« ALTER EGO », LE REGARD A QUATRE YEUX S’EXPOSE A « TRENTE TRENTE »

« Alter Ego, Le regard à quatre yeux » Exposition photographique de Bernard Brisé, Espace 29 de Bordeaux, du 17 janvier au 2 février 2019, dans le cadre du Festival TRENTE TRENTE (18 au 31 janvier), 16ème Rencontres de la Forme Courte de Bordeaux-Métropole et Nouvelle Aquitaine, directeur artistique Jean-Luc Terrade.

En guise d’ouverture de sa seizième édition, Jean-Luc Terrade directeur artistique du Festival Trente Trente – dont l’originalité cultivée comme un art délibéré du risque fait de lui, année après année, un cacique du genre – offre au photographe Bernard Brisé carte blanche et noire pour saisir ce qui entre altérité et dualité dit de l’humain ce que nous ignorons de lui. Le résultat est une galerie de double portraits en noir et blanc géants et énigmatiques qui, dès que l’on pénètre dans l’Espace 29 situé dans le centre historique de Bordeaux, nous transpercent de leur regard halluciné ou tourné vers un monde intérieur qui semble les « pré-occuper » bien avant que nous les découvrions suspendus ou collés directement aux murs où ils prennent brusquement vie sous l’effet de notre propre regard.

S’inspirant très librement de la photographie spirite qui connut ses heures de gloire à la fin du siècle romantique en rassemblant sur la même planche des personnes vivantes et des spectres de défunts, le photographe passionné de tout ce qui vibre en chacun crée des photomontages en réunissant sur chaque tirage – et selon des critères que seul lui peut éventuellement connaître – deux portraits (de face, de profil, en gros plan, en plan rapproché taille) de personnes connues localement ou d’anonymes avérés. Celles et ceux qui se sont corps et âme livrés au jeu, s’en sont remis au bon vouloir de ce Prométhée contemporain avide de ce qui se révèle hors les apparences. Dépouillés de leur vêtement, de ce vernis social qui colle aux peaux pour les empêcher de trouver leur respiration naturelle, les sujets ont été méticuleusement examinés à la loupe puis photographiés, chacun d’entre eux à la même heure du jour, sous le même ciel pour s’assurer de la permanence des mêmes lumières, devant le même mur reflétant les mêmes intensités. Puis dans le secret de sa « chambre claire », éclairé par ses propres fantasmes, il a imaginé leurs rencontres, deux par deux, eux qui la plupart du temps ne connaissaient rien de l’autre se trouvent réunis là par le pur cheminement du créateur d’images.

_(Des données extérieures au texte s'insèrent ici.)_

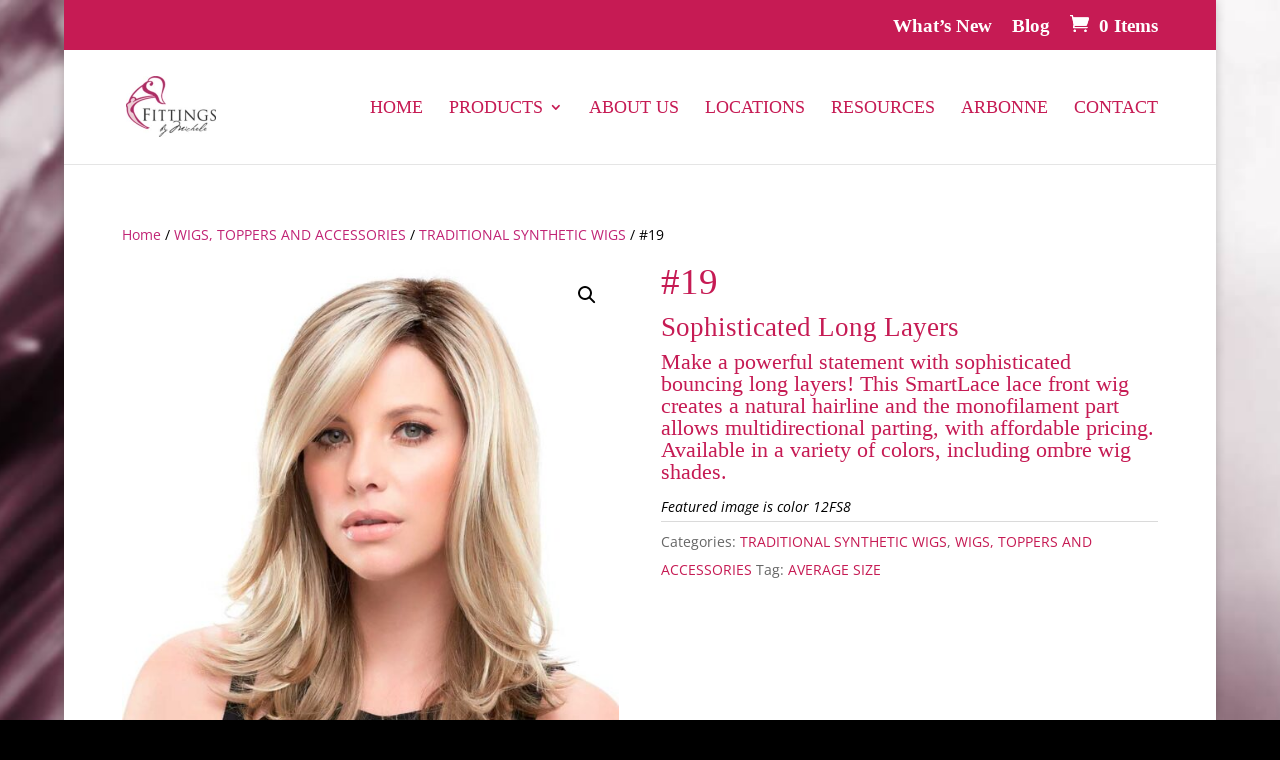

--- FILE ---
content_type: application/javascript
request_url: https://fittingsbymichele.com/wp-content/plugins/constant-contact-forms/assets/js/ctct-plugin-recaptcha-v2.min.js?ver=2.14.2
body_size: 494
content:
!function(){var t={712:function(){function t(t,e){(null==e||e>t.length)&&(e=t.length);for(var r=0,n=Array(e);r<e;r++)n[r]=t[r];return n}window.ctctEnableBtn=function(t){t.removeAttribute("disabled")},window.ctctDisableBtn=function(t){t.setAttribute("disabled","disabled")},window.renderReCaptcha=function(){var e=document.querySelectorAll(".g-recaptcha");Array.from(e).forEach(function(e){var r,n="";(r=e.parentElement.children,function(e){if(Array.isArray(e))return t(e)}(r)||function(t){if("undefined"!=typeof Symbol&&null!=t[Symbol.iterator]||null!=t["@@iterator"])return Array.from(t)}(r)||function(e,r){if(e){if("string"==typeof e)return t(e,r);var n={}.toString.call(e).slice(8,-1);return"Object"===n&&e.constructor&&(n=e.constructor.name),"Map"===n||"Set"===n?Array.from(e):"Arguments"===n||/^(?:Ui|I)nt(?:8|16|32)(?:Clamped)?Array$/.test(n)?t(e,r):void 0}}(r)||function(){throw new TypeError("Invalid attempt to spread non-iterable instance.\nIn order to be iterable, non-array objects must have a [Symbol.iterator]() method.")}()).forEach(function(t){t.classList.contains("ctct-form-field-submit")&&(n=document.querySelector("#"+t.children[0].id))}),grecaptcha.render(e,{sitekey:e.getAttribute("data-sitekey",""),size:e.getAttribute("data-size",""),tabindex:e.getAttribute("data-tabindex",""),callback:function(){n&&window.ctctEnableBtn(n)},"expired-callback":function(){n&&window.ctctDisableBtn(n)},isolated:!0})})}}},e={};function r(n){var o=e[n];if(void 0!==o)return o.exports;var i=e[n]={exports:{}};return t[n](i,i.exports,r),i.exports}r.n=function(t){var e=t&&t.__esModule?function(){return t.default}:function(){return t};return r.d(e,{a:e}),e},r.d=function(t,e){for(var n in e)r.o(e,n)&&!r.o(t,n)&&Object.defineProperty(t,n,{enumerable:!0,get:e[n]})},r.o=function(t,e){return Object.prototype.hasOwnProperty.call(t,e)},function(){"use strict";r(712)}()}();
//# sourceMappingURL=ctct-plugin-recaptcha-v2.min.js.map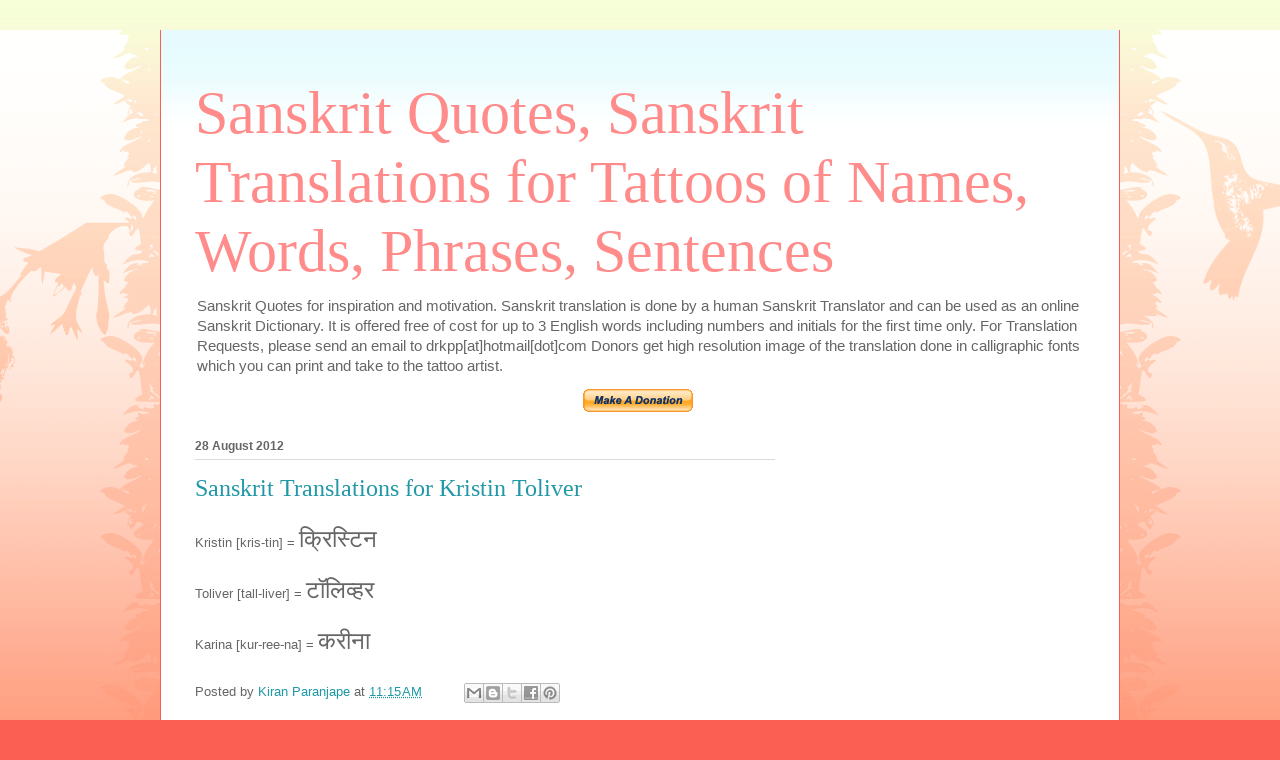

--- FILE ---
content_type: text/html; charset=utf-8
request_url: https://www.google.com/recaptcha/api2/aframe
body_size: 266
content:
<!DOCTYPE HTML><html><head><meta http-equiv="content-type" content="text/html; charset=UTF-8"></head><body><script nonce="BtQ4gG-deBpqjElnX8Mk3A">/** Anti-fraud and anti-abuse applications only. See google.com/recaptcha */ try{var clients={'sodar':'https://pagead2.googlesyndication.com/pagead/sodar?'};window.addEventListener("message",function(a){try{if(a.source===window.parent){var b=JSON.parse(a.data);var c=clients[b['id']];if(c){var d=document.createElement('img');d.src=c+b['params']+'&rc='+(localStorage.getItem("rc::a")?sessionStorage.getItem("rc::b"):"");window.document.body.appendChild(d);sessionStorage.setItem("rc::e",parseInt(sessionStorage.getItem("rc::e")||0)+1);localStorage.setItem("rc::h",'1765476765084');}}}catch(b){}});window.parent.postMessage("_grecaptcha_ready", "*");}catch(b){}</script></body></html>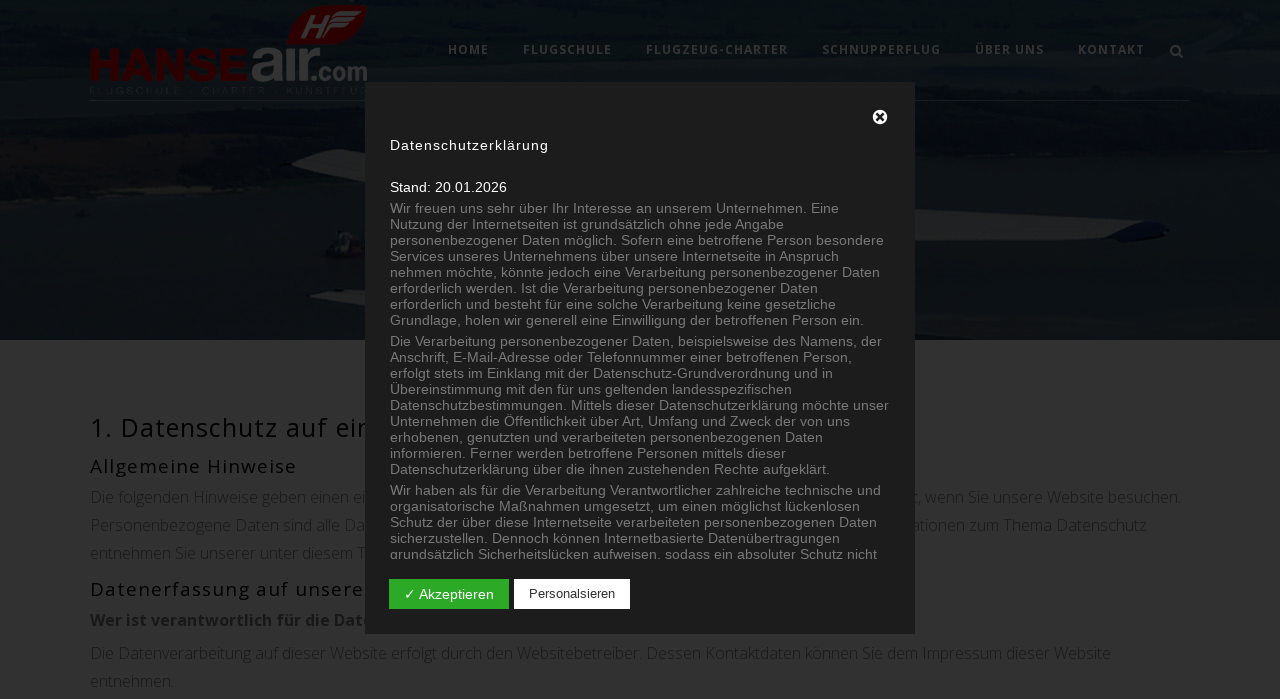

--- FILE ---
content_type: text/css
request_url: https://hanseair.com/wp-content/themes/hanseair/css/custom_css.css?ver=1728065424
body_size: 989
content:


body {
font-weight: 100;
}

footer .column1 {
position: relative;
top: -23px;
}

.cover_boxes ul li .box .box_content { top: 0; }
.cover_boxes ul li .box .qbutton { margin-top: 18px; }


#nav-menu-item-14860 li,
#nav-menu-item-14862 li,
#nav-menu-item-14864 li,
#nav-menu-item-14866 li,
#nav-menu-item-15100 li,
#nav-menu-item-15102 li,
#nav-menu-item-15176 li,
#nav-menu-item-15180 li,
#nav-menu-item-15348 li,
#nav-menu-item-15396 li,
#nav-menu-item-15399 li,
#nav-menu-item-15404 li,
#nav-menu-item-15408 li,
#nav-menu-item-15413 li,
#nav-menu-item-15418 li,
#nav-menu-item-15420 li,
#nav-menu-item-15428 li,
#nav-menu-item-15430 li,
#nav-menu-item-15722 li,
#nav-menu-item-15724 li,
#nav-menu-item-15726 li{
width: 280px;
}

.drop_down .second .inner .widget {
padding-bottom: 13px;
}

.drop_down .second .inner .widget a{
padding: 0px !important;
}

.testimonials_holder .flex-direction-nav a:hover {
    background-color: #f53644 ;
    border-color: #f53644 ;
}

.contact_detail .contact_section > h4 {
display: none;
}

.blog_large_image h2,
.blog_large_image h2 a,
.blog_holder.blog_single article h2,
.blog_holder.blog_single article h2 a {
font-size: 27px;
}

.blog_small_image h2,
.blog_small_image h2 a { font-size: 22px; }

.q_counter_holder .separator.small,
.portfolio_slider .image_holder .separator {
width: 65px !important;
}

.q_icon_with_title.circle .icon_holder .fa-stack:hover i:last-child { color: #fff !important; }

.contact_detail .separator.small { 
background-color: #f21c00; 
margin-top: 37px;
margin-bottom: 40px;
}

.q_icon_with_title.circle .icon_holder .fa-stack:hover {
background-color: #c2e6e9;
}

.flex-direction-nav a, .caroufredsel-direction-nav a { box-sizing: initial; }

.footer_bottom { padding: 36px 0; font-size: inherit; }

@media only screen and (max-width: 1000px) {
.side_menu_button > a, .mobile_menu_button span {
    color: #000;
}
}



.qbutton.green {
background-color: #ffffff;
border-color: #ffffff;
color: #000000;
}

.footer_top ul li {
font-size: 13px;
}

.footer_top h5 {
font-size: 13px;
font-weight: 700;
}

.footer_bottom {
padding: 13px 0;
}

.q_icon_with_title .icon_text_holder .icon_title {
font-weight: 400;
}

.gallery_holder ul li .gallery_hover {
background-color: rgba(255,255,255,0.2);
}

.footer_top_holder h5 {
letter-spacing: 0;
}

.post_content_holder .post_text .qbutton:hover {
background-color: #f21c00;
border-color: #f21c00;
color: #ffffff;
}

.blog_load_more_button a:hover {
color: #ffffff;
background-color: #f21c00;
border-color: #f21c00;
}

.q_slider .qbutton.green:hover {
background-color: #f21c00;
border-color: #f21c00;
color: #ffffff;
}

.carousel-inner .slider_content .text .qbutton {
-webkit-backface-visibility: hidden;
}

.q_team .q_team_text {
padding: 0;
}

.q_team .q_team_description_wrapper {
background-color: rgba(255,255,255,0.75);
}

.side_menu_button>a {
line-height:18px; }

.footer-content {color:#FFF  !important; font-size: 14px; line-height:22px;}
.footer-content a:link, .footer-content a:visited  {color:#FFF}
.footer-content .adresse {color:#FFF; }

h1, h2, h3, h4, h5, h6 {margin-top:10px; margin-bottom:5px}
p {margin-bottom:5px}

.last-row {border-top: 1px solid #B2ADAE}
.small-font {font-size: smaller}


--- FILE ---
content_type: text/css
request_url: https://hanseair.com/wp-content/themes/hanseair-child/style.css?ver=6.6.4
body_size: 222
content:
/*
Theme Name: Bridge Child
Theme URI: http://demo.qodeinteractive.com/bridge/
Description: A child theme of Bridge Theme
Author: Qode Interactive
Author URI: http://www.qodethemes.com/
Version: 1.0.0
Template: hanseair
*/
@import url("../hanseair/style.css");


p {font-weight:100;}



.footer_bottom {height:30px; padding: 6px; font-size:14px}
.footer-copyright { color:#FFF;}
.footer-copyright a:link, .footer-copyright a:visited { color:#FFF; transition:  0.2s ease-in-out; -webkit-transition-delay:  0.2s ease-in-out;}
.footer-copyright a:hover { color:#000;}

Fulgurantes ces associations fortuites – où l’un ou l’une en retrait apparaît flouté légèrement par rapport au premier plan – qui dialoguent avec le tiers représenté par le regardeur. Et, écho lointain d’un test de Rorschach, c’est la fantasmagorie portée par chacun des trois qui « révèle » – au sens argentique d’un laboratoire photographique – l’inquiétante étrangeté propre à une humanité rebelle à tout classement. Le moindre poil, la moindre ride, le moindre reflet traversant le regard fait signe en se trouvant surexposé dans les rets du nôtre happé par la force attractive de ses êtres de papier rendus à leur existence brute. Dérangeant, cet échange hypnotique déstabilise pour ouvrir grand les portes de ce que l’on ne voit pas ordinairement.

Ce vertige de désordre photographique dû à la « plaque sensible » de Bernard Brisé – maître révélateur de nos mythologies privées et secondé dans son œuvre par les saisissants tirages en Piezzographie de l’atelier Lebolabo de Bordeaux – place d’emblée le festival Trente Trente sous les auspices de Maurice Maeterlinck, poète visionnaire que Jean-Luc Terrade se plait à citer dans son éditorial liminaire : « La poésie suprême n’a d’autre but que de tenir ouvertes les grandes routes qui mènent de ce qu’on voit à ce qu’on ne voit pas ». Désapprendre les réflexes conditionnés de la pensée pour se faire « poète voyant »… nous sommes prévenus sur ce qui nous attend durant ces « deux semaines des rencontres de la forme courte en Aquitaine ».